Die Eskalation hat nicht mit "Unruhen auf dem Tempelberg" begonnen.
Vielmehr waren die Angriffe des israelischen Militärs auf die Betenden und in die Gebetsräume der Al Aqsa Moschee nur ein Auslöser. Der Zweite war der brutale Vertreibungsversuch der palästinensischen Familien aus Scheikh Jarrah in Ostjerusalem. Der vierte, fünfte, tausendste Grund sind sind die mehr als 70igjährigen Völker- und Menschenrechtsverletzungen der israelischen Machthaber, die zigtausenden Demütigungen und Schikanen, Checkpoints, Mauerbau, Siedlungsbau nach Landraub, gezielte Tötungen, Inhaftierung von Kindern, Verstümmelungen und Morde an ZivilistInnen durch Bombardements.
Die Menschen in Gaza befinden sich nicht "in Geiselhaft eines abscheulichen Terrorregimes", wie Sie im Netanjahusprech repetieren. Die Hamas wurde nicht nur von den BürgerInnen in Gaza demokratisch gewählt. Es war Israel und die Internationale Gemeinschaft, die diese Wahlen nicht anerkannten! Was für ein Ausdruck der Heuchelei gegenüber den Internationalen Rechten, die nur für die Starken gelten, aber für die Schwachen nicht.
Was aber richtig ist: Das israelische Militär wurde überrumpelt von den vielen Rakaten aus Gaza.

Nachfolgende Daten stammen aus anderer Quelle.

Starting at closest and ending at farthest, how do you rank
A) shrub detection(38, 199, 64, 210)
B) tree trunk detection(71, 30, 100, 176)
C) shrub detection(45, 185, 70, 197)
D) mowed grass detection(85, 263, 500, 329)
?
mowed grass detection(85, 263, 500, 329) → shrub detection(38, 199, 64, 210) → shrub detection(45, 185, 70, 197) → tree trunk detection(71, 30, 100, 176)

Die Arroganz der Macht hat übersehen, wie sehr sich das Aufbehren gegen die Entrechtung und das Einstehen für die Würde in das palästinensische Kollektiv eingeschrieben hat. Die Raketen haben sich Israel und seine europäischen und us-amerikanischen Back-ups selbst zuzuschreiben: Jeder  Versuch eine Friedenslösung zu erreichen, ist am israelischen Anklammern an Siedlungsbau und Apartheidsordnungen gescheitert.
Sie haben Scheikh Jarrah mit Absicht nicht erwähnt, Herr Segev. Hätten sie das getan, würden Sie die wesentliche Wurzel dieses Konflikts ansprechen müssen: die Nakbah, die gewaltsame Vertreibung der PalästinenserInnen 1948. Und Sie müssten auch darüber sprechen, dass es nach UN-Res. 194 ein Rückkehrrecht für alle Vertriebenen und ihre Nachkommen gibt. Dann müssten Sie aussprechen, dass Israel ein Apartheidstaat ist, der seine Bevölkerung absolut ungleich behandelt. Und sie müssten eingestehen, dass ein Frieden nur möglich ist, wenn historisches Unrecht gutgemacht und seine permanente gegenwärtige Wiederholung endlich aufhört!
Das Loslassen von der Arroganz der Macht beginnt letztendlich bei dem Einzelnen.